Bezliudivka () is an urban-type settlement located in Kharkiv Raion of  Kharkiv Oblast in eastern Ukraine. It is adjacent to the southern boundary of the city of Kharkiv and is situated on the Udy River (Seversky Donets Basin), 3 km from the railway stop. Bezliudivka hosts the administration of Bezliudivka settlement hromada, one of the hromadas of Ukraine. Population: 

Lake Nahorivske and Lake Pidborivske are located in the settlement.

History 
Bezlyudivka was first mentioned in 1681. 

It was a village in Kharkov uyezd of Kharkov Governorate of the Russian Empire.

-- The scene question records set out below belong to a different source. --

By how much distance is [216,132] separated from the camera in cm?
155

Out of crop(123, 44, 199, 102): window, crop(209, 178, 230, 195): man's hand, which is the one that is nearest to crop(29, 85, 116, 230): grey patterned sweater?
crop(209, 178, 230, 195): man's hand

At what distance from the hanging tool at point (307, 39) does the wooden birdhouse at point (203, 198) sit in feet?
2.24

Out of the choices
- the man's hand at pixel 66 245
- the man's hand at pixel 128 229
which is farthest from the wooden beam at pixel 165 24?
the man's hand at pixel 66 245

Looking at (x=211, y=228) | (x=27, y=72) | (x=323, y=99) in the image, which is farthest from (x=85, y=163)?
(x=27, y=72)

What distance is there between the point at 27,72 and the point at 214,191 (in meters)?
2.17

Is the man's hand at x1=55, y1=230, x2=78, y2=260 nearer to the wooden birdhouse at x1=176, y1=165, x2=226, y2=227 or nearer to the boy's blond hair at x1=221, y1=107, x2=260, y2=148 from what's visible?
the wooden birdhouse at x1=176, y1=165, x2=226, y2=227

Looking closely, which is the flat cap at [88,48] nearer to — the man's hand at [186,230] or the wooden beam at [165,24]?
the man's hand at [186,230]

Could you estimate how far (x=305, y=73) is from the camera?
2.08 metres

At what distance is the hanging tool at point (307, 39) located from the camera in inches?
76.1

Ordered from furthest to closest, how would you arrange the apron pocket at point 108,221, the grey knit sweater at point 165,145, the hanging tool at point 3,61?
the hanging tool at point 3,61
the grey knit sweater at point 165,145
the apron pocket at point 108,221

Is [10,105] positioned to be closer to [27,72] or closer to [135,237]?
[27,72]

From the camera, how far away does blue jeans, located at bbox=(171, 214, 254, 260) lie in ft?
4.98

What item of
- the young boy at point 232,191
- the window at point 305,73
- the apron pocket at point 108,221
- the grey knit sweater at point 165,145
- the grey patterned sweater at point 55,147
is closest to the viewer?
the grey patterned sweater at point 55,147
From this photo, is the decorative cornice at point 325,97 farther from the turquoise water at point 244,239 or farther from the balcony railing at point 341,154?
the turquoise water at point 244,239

In 1938 it was classified as an urban-type settlement.

It is estimated that 988 inhabitants of Bezludivka had fought in the World War II, 124 of them died, 798 were awarded orders and medals of the Soviet Union.

In 1964 the Sovkhoz "Bezliudivsky" was formed here.

In January 1989 the population was 10 387 people. 

In January 2013 the population was 9698 people.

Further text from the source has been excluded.